For a function such as \(f(x)\), the roots are the solutions to the equation \(f(x) = 0\). They represent the 'x-intercepts' or the points where the graph of the function crosses the x-axis on a coordinate plane. In the given example, setting \(f(x) = \frac{2x - 3}{7}\) equal to zero and solving for \(x\) reveals the root of the equation. Efficiently finding roots is a vital skill in mathematics as it paves the way for understanding more complex functions and equations.

Clearing the denominator is a technique used to simplify equations involving fractions, making it easier to solve for the unknown variable. This is done by multiplying both sides of the equation by the denominator to eliminate the fraction altogether.

In practice, if you have an equation like \(0 = \frac{2x - 3}{7}\), multiplying each side by 7, which is the denominator, will 'clear' it from the equation. It's crucial not to alter the balance of the equation, which is why both sides must be multiplied by the same number. After clearing the denominator, the equation becomes simpler, often reducing to a linear equation which is easier to solve. Clearing the denominator is essential in rational equations where managing fractions directly can be cumbersome.

Linear equations are the simplest type of equations that you'll encounter in algebra.

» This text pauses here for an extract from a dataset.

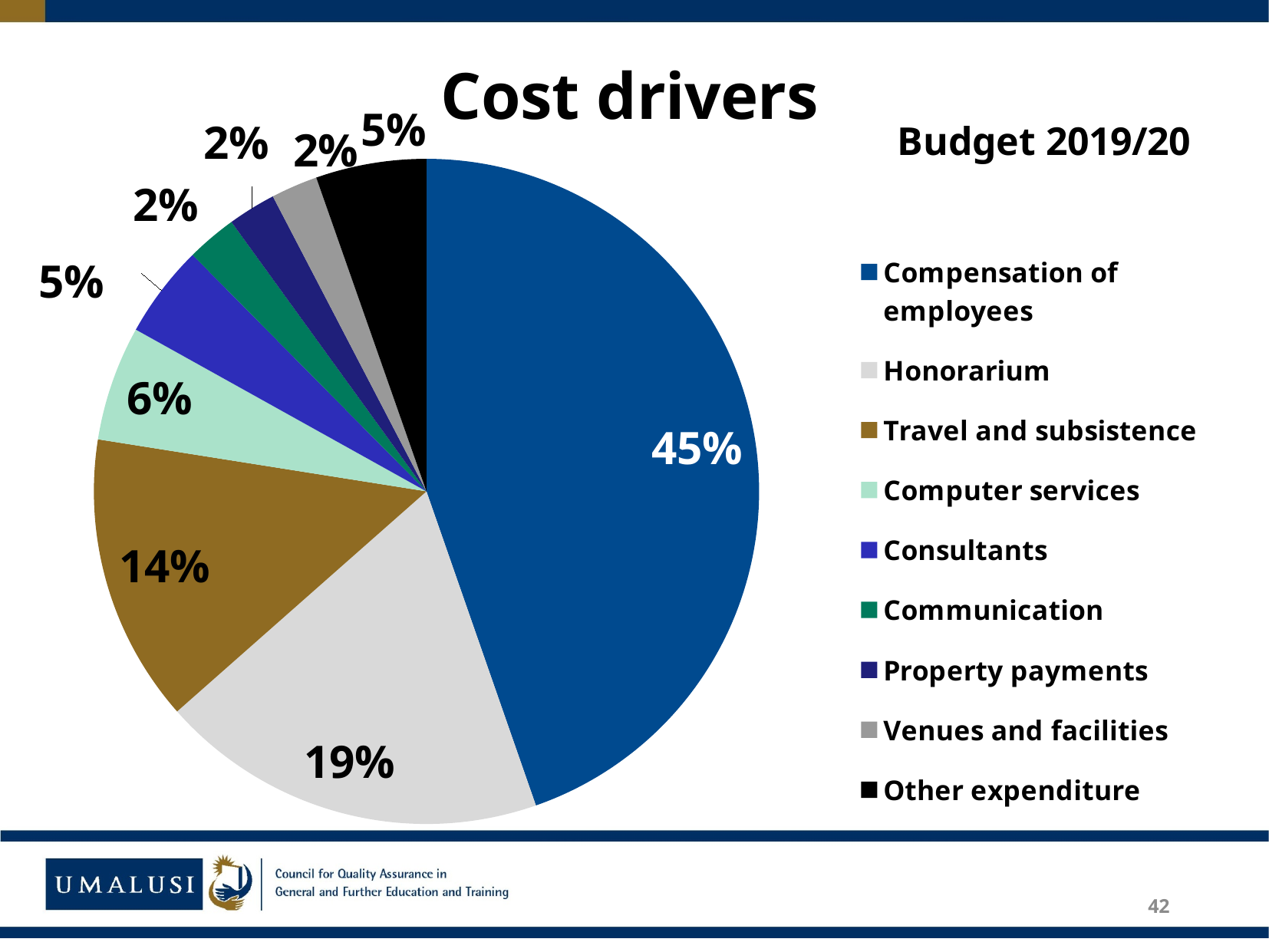
What kind of chart is shown on the slide? Pie chart Which category has the largest share of the pie? Compensation of employees What share of the budget is Other expenditure? 5% Which is larger, the share for Computer services or the share for Consultants? Computer services How many categories does the legend list? 9 What share of the budget is Travel and subsistence? 14% What share of the budget is Compensation of employees? 45% What is the title of the chart? Budget 2019/20 What is the difference between the Honorarium share and the Travel and subsistence share? 5% What share of the budget is Honorarium? 19% Which budget year does the chart refer to? Budget 2019/20 What share of the budget is Computer services? 6%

They have the general form \(ax + b = 0\), where 'a' and 'b' are constants, and 'x' is the variable. Linear equations graph as straight lines, hence the term 'linear.'

These equations are straightforward to solve and generally involve basic operations: addition, subtraction, multiplication, and division. The ultimate goal is to isolate the variable on one side of the equation to find its value, as seen in the given exercise. Starting with \(0 = 2x - 3\), you add 3 to both sides to get \(3 = 2x\), and then divide by 2 to find that \(x = \frac{3}{2}\). The solution process showcases how even when starting with rational functions, the goal often boils down to solving a linear equation.

An algebraic fraction is simply a fraction where the numerator, the denominator, or both contain algebraic expressions. The key to working with algebraic fractions is the same as with numerical fractions—manipulate them in such a way as to find the values that make the equation true.

In the context of our problem, \(f(x) = \frac{2x - 3}{7}\) is an algebraic fraction. Similar to numerical fractions, we aim to simplify them by finding common denominators, canceling factors, or as previously mentioned, clearing the denominator altogether. This process is often necessary to solve equations or to simplify expressions in algebra. For example, we cleared the denominator to transform our original function into a more straightforward linear equation, which we could then solve to find our desired roots.